Voices of Stone and Steel – Review – Robert Matthew-Walker
Voices of Stone and Steel–
The Music of William Schuman, Vincent Persichetti and Peter Mennin
By Walter Simmons
Scarecrow Press
425 pages hardback with free CD bound-in
ISBN 978-0-8108-5748-3
This is a very useful book, a study of three contemporaneous American composers, which usually means these days that they spent a lot of their time in academe rather than writing music, which they ended up fitting around their day jobs.
But they make a good and suitable trio to be discussed together, and although all of them made significant contributions to the American symphony as a genre, it cannot really be denied that their best work as symphonists is to be found in their earlier and late music; for
William Schuman, his greatest legacy is not perhaps his music but the Juilliard School, for which he did so much. He withdrew his earliest symphonies, so his symphonic output actually begins, rather bizarrely, with his Symphony no 3 – a fine work which certainly shows the influence of the older Roy Harris, but which none the less declares Schuman’s individuality. Schuman’s Ninth Symphony, subtitled ‘The Ardeatine Caves’ is another remarkable achievement, but it has to be admitted that rather too many of his other six symphonies do not reveal much in the way of genuine symphonic movement, merely gestures followed by more gestures.

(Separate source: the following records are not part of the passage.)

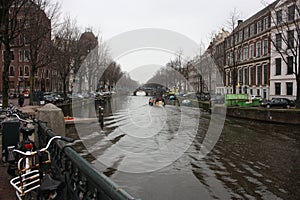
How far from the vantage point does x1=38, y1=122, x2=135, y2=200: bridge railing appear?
255 centimetres

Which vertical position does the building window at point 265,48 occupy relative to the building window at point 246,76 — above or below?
above

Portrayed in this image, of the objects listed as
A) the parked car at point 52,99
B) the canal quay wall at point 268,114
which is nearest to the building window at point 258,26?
the canal quay wall at point 268,114

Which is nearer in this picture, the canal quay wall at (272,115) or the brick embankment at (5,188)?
the brick embankment at (5,188)

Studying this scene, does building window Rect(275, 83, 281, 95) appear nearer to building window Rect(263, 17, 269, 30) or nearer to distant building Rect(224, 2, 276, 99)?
distant building Rect(224, 2, 276, 99)

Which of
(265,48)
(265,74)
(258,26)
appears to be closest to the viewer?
(265,48)

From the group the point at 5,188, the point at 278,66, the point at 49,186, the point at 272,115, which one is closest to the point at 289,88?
the point at 278,66

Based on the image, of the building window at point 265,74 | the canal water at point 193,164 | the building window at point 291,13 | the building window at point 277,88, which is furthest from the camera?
the building window at point 265,74

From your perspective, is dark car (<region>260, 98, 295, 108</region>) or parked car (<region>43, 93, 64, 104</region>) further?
parked car (<region>43, 93, 64, 104</region>)

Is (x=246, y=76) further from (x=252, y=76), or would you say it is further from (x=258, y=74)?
(x=258, y=74)

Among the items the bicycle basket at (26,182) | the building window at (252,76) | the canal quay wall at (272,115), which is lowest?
the canal quay wall at (272,115)

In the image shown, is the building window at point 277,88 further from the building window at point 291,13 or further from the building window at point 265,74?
the building window at point 291,13

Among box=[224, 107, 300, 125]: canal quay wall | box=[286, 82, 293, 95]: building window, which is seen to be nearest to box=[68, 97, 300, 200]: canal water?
box=[224, 107, 300, 125]: canal quay wall

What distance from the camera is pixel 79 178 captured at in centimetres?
358

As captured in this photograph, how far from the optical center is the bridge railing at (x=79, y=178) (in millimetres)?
2553
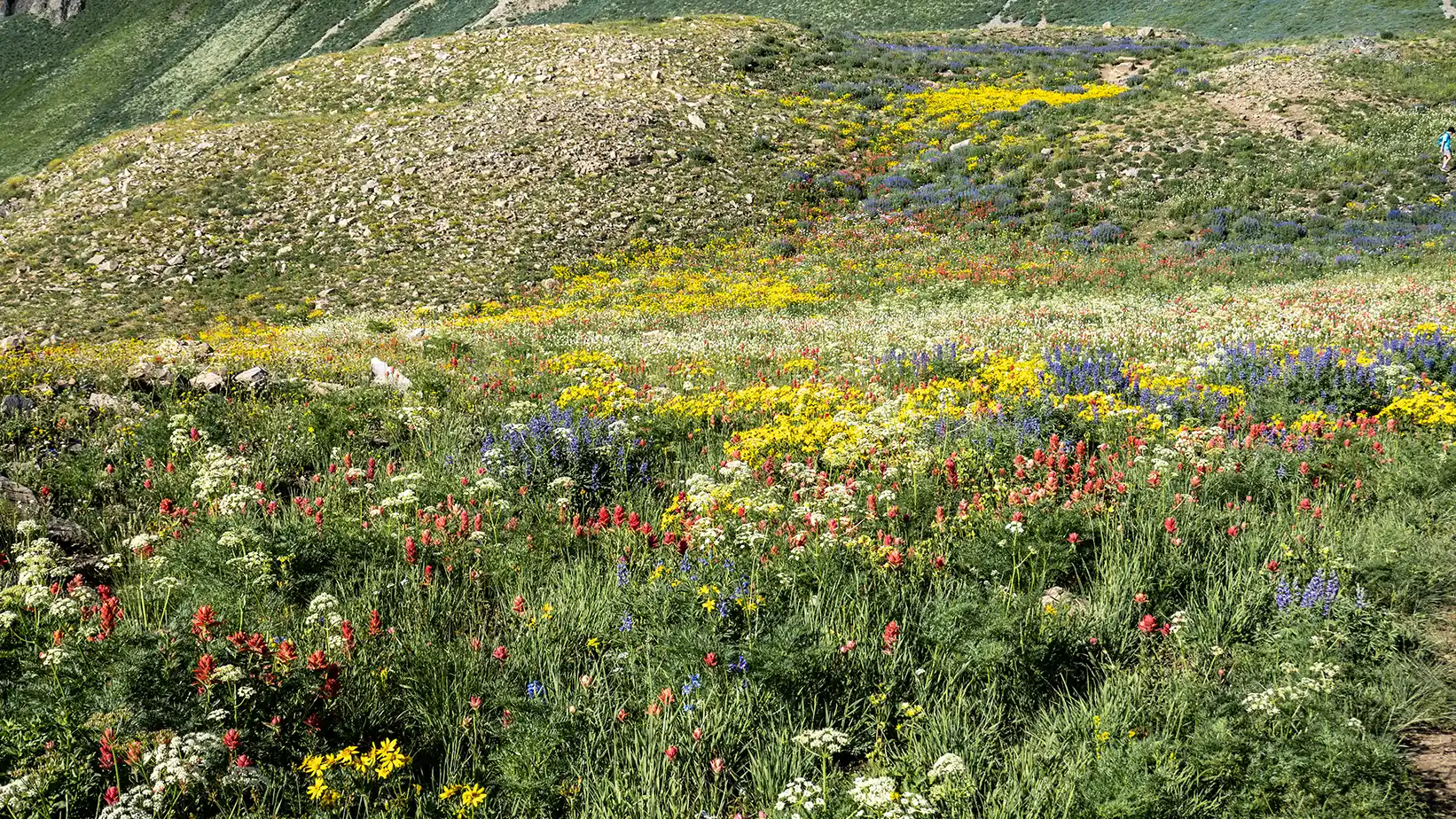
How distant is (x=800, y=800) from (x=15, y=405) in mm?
8986

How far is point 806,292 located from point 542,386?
12.9 m

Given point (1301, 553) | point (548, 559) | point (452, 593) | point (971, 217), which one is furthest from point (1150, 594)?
point (971, 217)

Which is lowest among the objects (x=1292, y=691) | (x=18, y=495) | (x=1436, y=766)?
(x=1436, y=766)

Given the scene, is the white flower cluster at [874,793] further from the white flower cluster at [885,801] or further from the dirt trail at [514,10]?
the dirt trail at [514,10]

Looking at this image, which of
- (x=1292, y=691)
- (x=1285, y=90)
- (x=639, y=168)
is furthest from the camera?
(x=1285, y=90)

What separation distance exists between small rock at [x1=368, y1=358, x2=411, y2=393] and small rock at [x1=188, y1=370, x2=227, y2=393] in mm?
1782

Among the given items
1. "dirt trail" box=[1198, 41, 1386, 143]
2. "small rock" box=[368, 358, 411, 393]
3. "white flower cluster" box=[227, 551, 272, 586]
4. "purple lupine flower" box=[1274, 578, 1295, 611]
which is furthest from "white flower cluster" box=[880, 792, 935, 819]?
"dirt trail" box=[1198, 41, 1386, 143]

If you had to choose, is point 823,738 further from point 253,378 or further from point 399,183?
point 399,183

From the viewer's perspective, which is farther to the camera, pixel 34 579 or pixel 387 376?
pixel 387 376

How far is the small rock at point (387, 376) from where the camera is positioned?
9.51 m

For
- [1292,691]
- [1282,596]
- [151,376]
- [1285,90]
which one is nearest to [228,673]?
[1292,691]

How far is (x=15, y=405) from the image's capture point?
24.1 feet

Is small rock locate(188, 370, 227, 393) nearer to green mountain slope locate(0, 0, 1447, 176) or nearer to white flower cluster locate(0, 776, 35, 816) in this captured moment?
white flower cluster locate(0, 776, 35, 816)

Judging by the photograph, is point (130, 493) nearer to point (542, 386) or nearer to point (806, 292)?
point (542, 386)
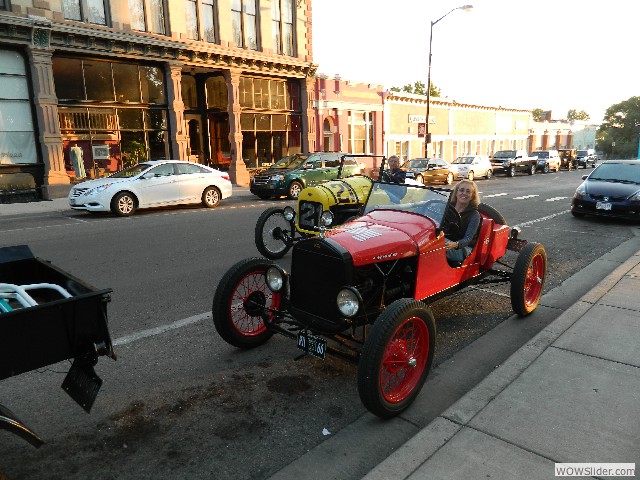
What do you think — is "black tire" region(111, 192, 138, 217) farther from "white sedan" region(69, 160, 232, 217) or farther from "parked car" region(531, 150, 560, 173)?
"parked car" region(531, 150, 560, 173)

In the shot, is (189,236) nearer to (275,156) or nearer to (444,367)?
(444,367)

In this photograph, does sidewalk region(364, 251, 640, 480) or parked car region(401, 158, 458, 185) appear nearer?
sidewalk region(364, 251, 640, 480)

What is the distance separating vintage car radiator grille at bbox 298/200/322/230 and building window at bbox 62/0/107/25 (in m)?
16.2

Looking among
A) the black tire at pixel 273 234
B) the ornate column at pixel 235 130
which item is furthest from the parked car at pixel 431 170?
the black tire at pixel 273 234

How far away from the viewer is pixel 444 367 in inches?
171

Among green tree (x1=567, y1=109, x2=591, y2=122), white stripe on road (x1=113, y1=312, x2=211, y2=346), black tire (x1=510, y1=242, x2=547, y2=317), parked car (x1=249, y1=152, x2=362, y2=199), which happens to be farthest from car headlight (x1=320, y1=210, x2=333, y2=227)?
green tree (x1=567, y1=109, x2=591, y2=122)

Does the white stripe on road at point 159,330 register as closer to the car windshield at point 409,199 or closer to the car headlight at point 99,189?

Persichetti’s Fourth and Sixth Symphonies are probably his best, and Peter Mennin’s Third (composed when he was only 23) and Ninth are his finest contributions to the genre. Walter Simmons understandably tends to concentrate upon those larger-scaled orchestral works, without neglecting other scores, and his discussions of all three composers tend to be rather polemical rather than analytical in the generally accepted sense of the term.
However, he cannot entirely disguise a certain partisanship in favour of Schuman, both as man and as artist, as opposed to Mennin (Simmons devotes 170 pages to Schuman, 165 to Persichetti and just 76 to Mennin), and fails to grasp the enormous power of such a work as Mennin’s Ninth Symphony (of which José Serebrier’s world premiere recording, one of the conductor’s best records, is completely ignored by Simmons).
There is sufficient material here on all three composers to form an insightful view of their lives and work – both administrative and musical – and one would have to seek far and wide for greater insights into the legacies of all three men, who – together with Copland, Bernstein, Harris, Piston, Thomson and Ives – constituted the bulk of important American music in the 20th-century up to, say, 1960, by which time their most valuable works had appeared.
The ‘free’ CD is particularly valuable, enabling us of course to hear a representative selection of the music of all three composers about which Mr Simmons has written so informatively and well.